====== Цитируемый отрывок ======

Всякий раз Галечка была милой, тихой, собранной. Без трагической маски на очень похудевшем лице. Изредка даже улыбалась. Но улыбка казалась какой-то извиняющейся: «А я вот все-таки улыбаюсь».
Свое предсмертное письмо, как мне передавали, Галя написала на папиросной коробке. Может быть, это и неправда. Я читал его в музейной копии. «В этой могиле для меня все самое дорогое…» — написала она.
Курила Галя по-мужски, глубоко затягиваясь и выпуская дым из носа.
Если финка будет воткнута после выстрела в могилу, — стояло в конце письма, — значит, даже тогда я не жалела.
Если жаль — заброшу ее далеко.
Одна осечка.
К сожалению, я не знаю, воткнула ли она финку в могилу или забросила ее далеко.
Уж лучше бы воткнула.
Стрелялась Галя из хлявенького револьверишки — из «бульдога».
Не без мысли о Достоевском мне хочется рассказать еще об одном самоубийстве.
Это было в Ленинграде почти перед самой войной с Гитлером. Щупленький рябой маляр лет двадцати восьми из ревности убил свою жену. Ему дали восемь лет. Он их добросовестно просидел. А в первый же день, как выпустили, пошел на Волкове кладбище, где она была похоронена, и повесился на толстом суку возле ее креста.

====== Предоставленный материал ======

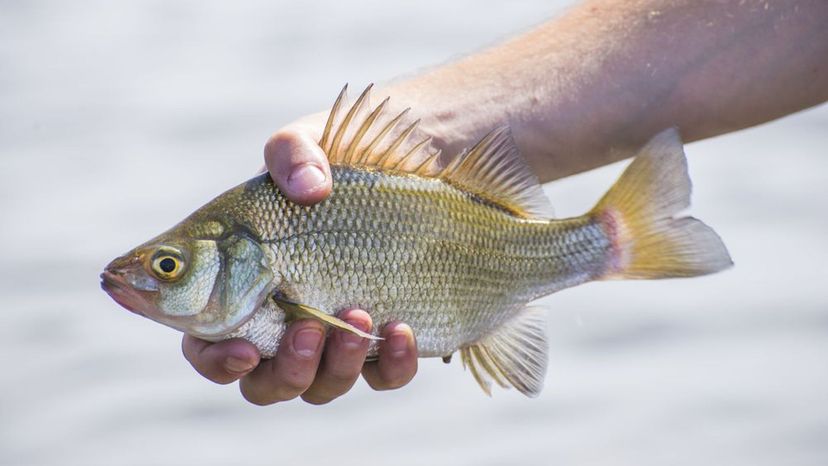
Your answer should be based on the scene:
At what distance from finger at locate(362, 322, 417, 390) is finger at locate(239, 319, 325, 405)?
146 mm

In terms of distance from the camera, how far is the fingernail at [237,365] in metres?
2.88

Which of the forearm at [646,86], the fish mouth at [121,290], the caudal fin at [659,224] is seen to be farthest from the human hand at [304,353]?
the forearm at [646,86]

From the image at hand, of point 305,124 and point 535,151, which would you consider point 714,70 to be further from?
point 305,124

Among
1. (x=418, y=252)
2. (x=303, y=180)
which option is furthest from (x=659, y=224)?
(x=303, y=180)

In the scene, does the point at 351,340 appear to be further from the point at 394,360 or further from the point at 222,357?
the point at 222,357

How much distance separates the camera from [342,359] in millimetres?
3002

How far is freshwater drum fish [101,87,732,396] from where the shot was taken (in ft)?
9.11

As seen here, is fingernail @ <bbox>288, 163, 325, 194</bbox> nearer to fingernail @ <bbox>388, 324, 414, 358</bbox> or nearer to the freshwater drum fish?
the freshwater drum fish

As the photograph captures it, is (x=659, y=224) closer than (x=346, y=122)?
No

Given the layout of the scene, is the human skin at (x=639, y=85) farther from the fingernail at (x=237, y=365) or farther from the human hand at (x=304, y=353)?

======

Поставленная задача
Продублируйте без изменений часть цитируемого отрывка от слов «Свое предсмертное письмо, как» до слов «я не жалела.» включительно.

Ответ на задачу
Свое предсмертное письмо, как мне передавали, Галя написала на папиросной коробке. Может быть, это и неправда. Я читал его в музейной копии. «В этой могиле для меня все самое дорогое…» — написала она.
Курила Галя по-мужски, глубоко затягиваясь и выпуская дым из носа.
Если финка будет воткнута после выстрела в могилу, — стояло в конце письма, — значит, даже тогда я не жалела.